Ease of use and processing power have also dramatically improved. Previously, manufacturers did not want to roll out their own vision system. "Now the smart camera basically is the vision system," Singleton says. "It's easier to implement, especially for application-specific solutions." With these ready-to-go systems, the use of vision is more widespread. In many vision applications, "You don't have to have an automation engineer, vision guru or systems integrator," says Singleton, who maintains that there will always be a need for integrators in complicated implementations. Now systems are usually set up so the typical manufacturing person can implement vision-they know the process, what needs to be done and what the vision system has to interface to.

Now companies are introducing neural network technology-self-learning systems that are specifically tailored to target particular tasks. "It's been hyped for years, but they didn't really work," Singleton says. "In the past, general purpose systems didn't really know what needed to be done." Companies would pay a lot for the system and wanted it to handle many different tasks. For example, they would try to bundle assembly verification and color inspection together, which didn't work. Now companies focus on specific applications.

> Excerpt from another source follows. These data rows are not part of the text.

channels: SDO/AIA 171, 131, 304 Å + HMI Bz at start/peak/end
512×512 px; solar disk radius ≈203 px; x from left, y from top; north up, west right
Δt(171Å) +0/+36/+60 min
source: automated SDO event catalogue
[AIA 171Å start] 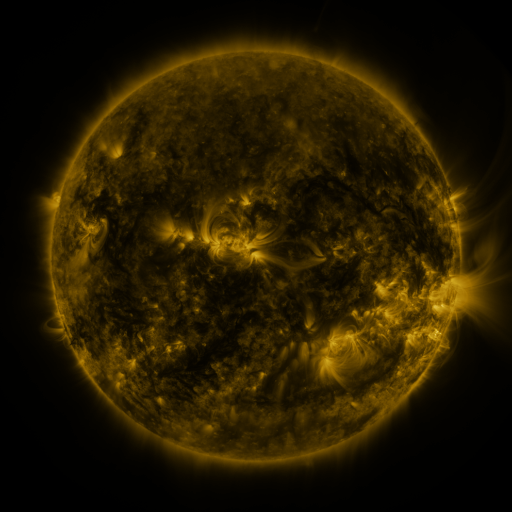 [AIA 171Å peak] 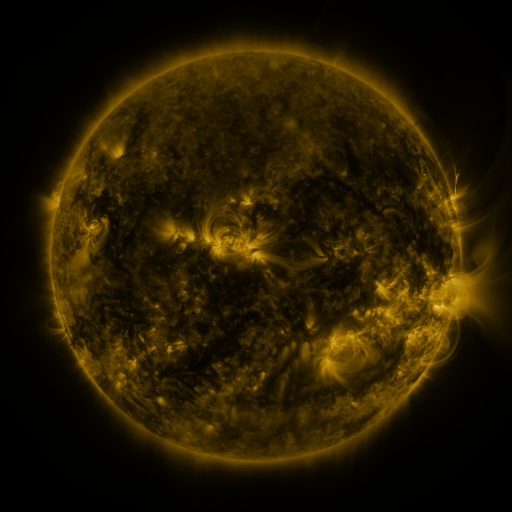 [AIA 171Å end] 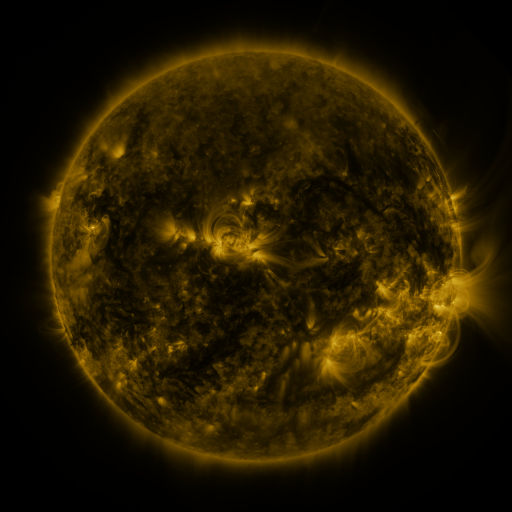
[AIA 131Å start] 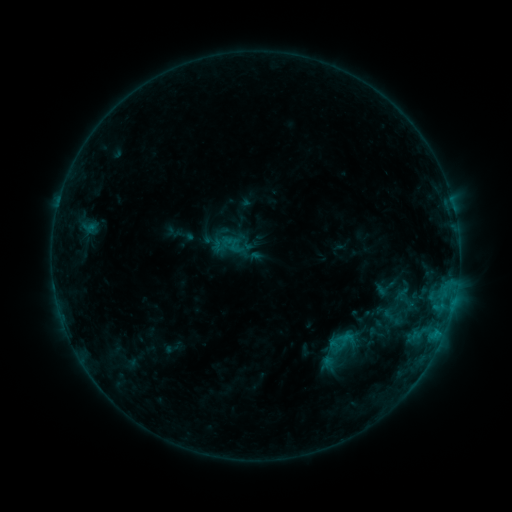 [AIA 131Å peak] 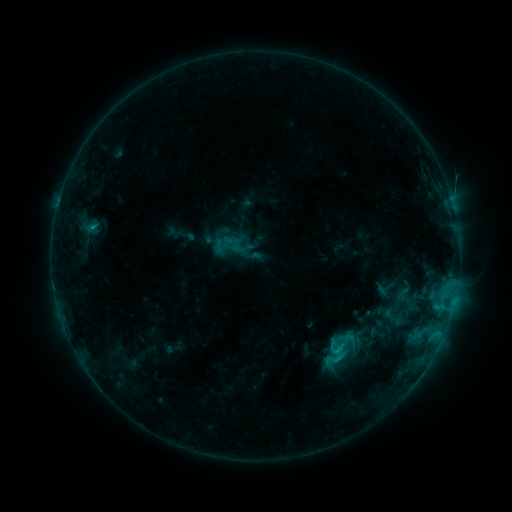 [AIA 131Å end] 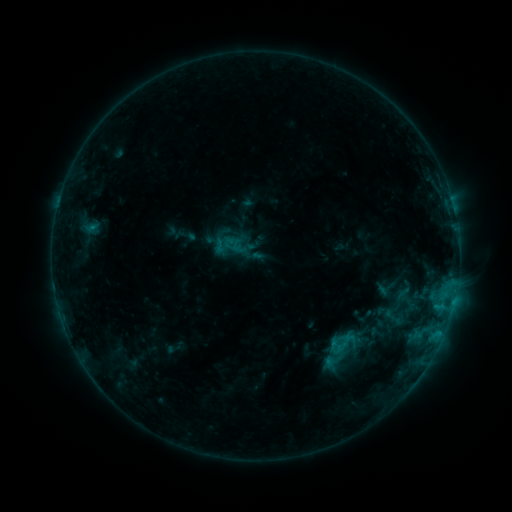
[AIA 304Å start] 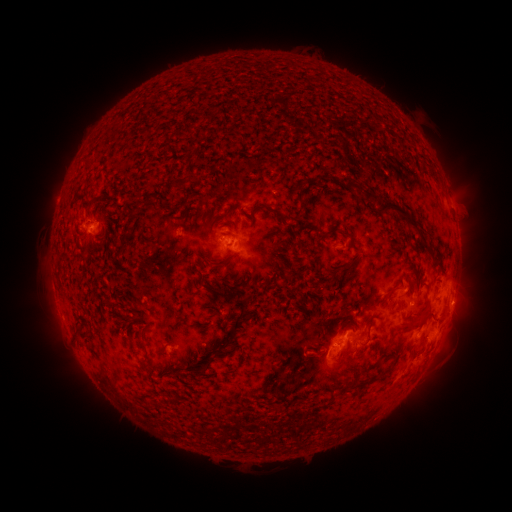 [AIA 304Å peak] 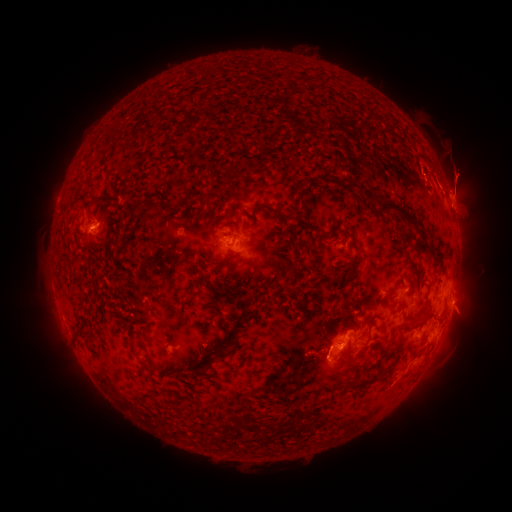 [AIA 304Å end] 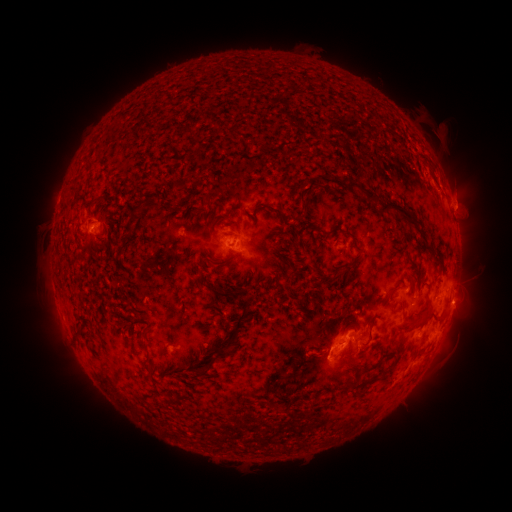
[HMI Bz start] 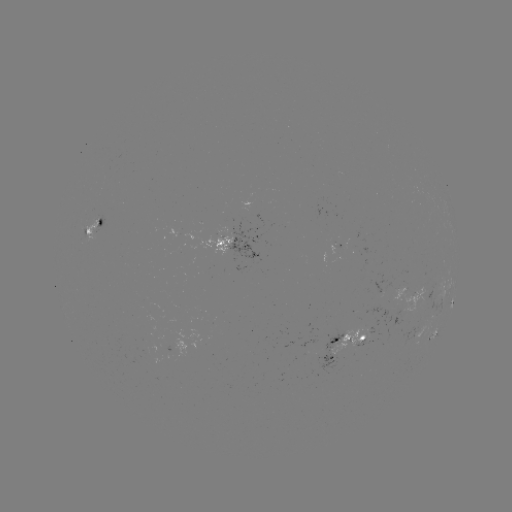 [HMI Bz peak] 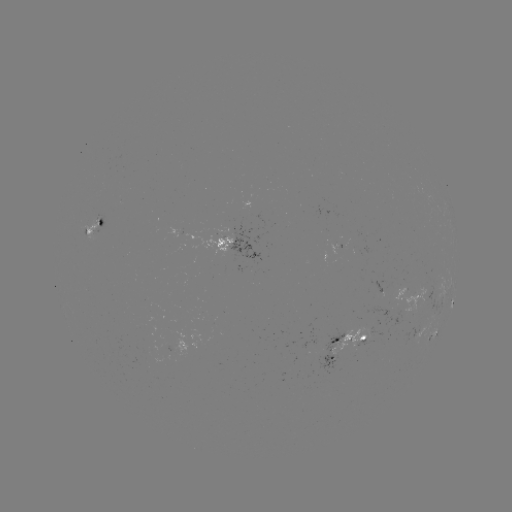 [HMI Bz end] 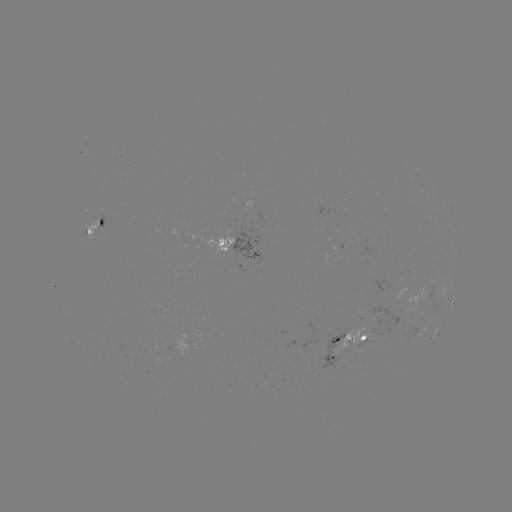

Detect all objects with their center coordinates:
C1.4 flare: (94, 230)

With price dropping dramatically, along with easier-to-use products, there has been an increase in the number of people able to use machine vision systems, Singleton says. Previously large operations would use vision because it was essential to their operation. Now even mom-and-pop label manufacturing shops, for example, can get a vision appliance dedicated to label inspection, without hiring a new employee.

Vision systems are doing a lot more-improving algorithms, increasing processing power for color processing, texture analysis, and combining 2-D and 3-D. Singleton predicts more widespread use of 3-D vision, and 3-D smart cameras in particular. He also forecasts more applications being addressed that involve X-ray or infrared imaging, and more companies providing integrated vision and motion solutions. V&S



vision trends

• In terms of software, well-designed GUIs are making software easier to set up and use.

• Ongoing developments in the PC arena-faster processors, faster busses, migration to 64-bit processing, multiprocessor systems, dual core systems and new connectivity standards-continue to increase the PC's appeal as an implementation platform for vision solutions.

• Camera models with CMOS (complimentary metal-oxide semiconductor) sensors will continue to take market share from those that use CCD sensors. Widely used in consumer products such as imaging-capable cell phones, the properties and performance of CMOS sensors will steadily improve-resulting in lower cost cameras suitable for use in addressing increasingly more vision applications.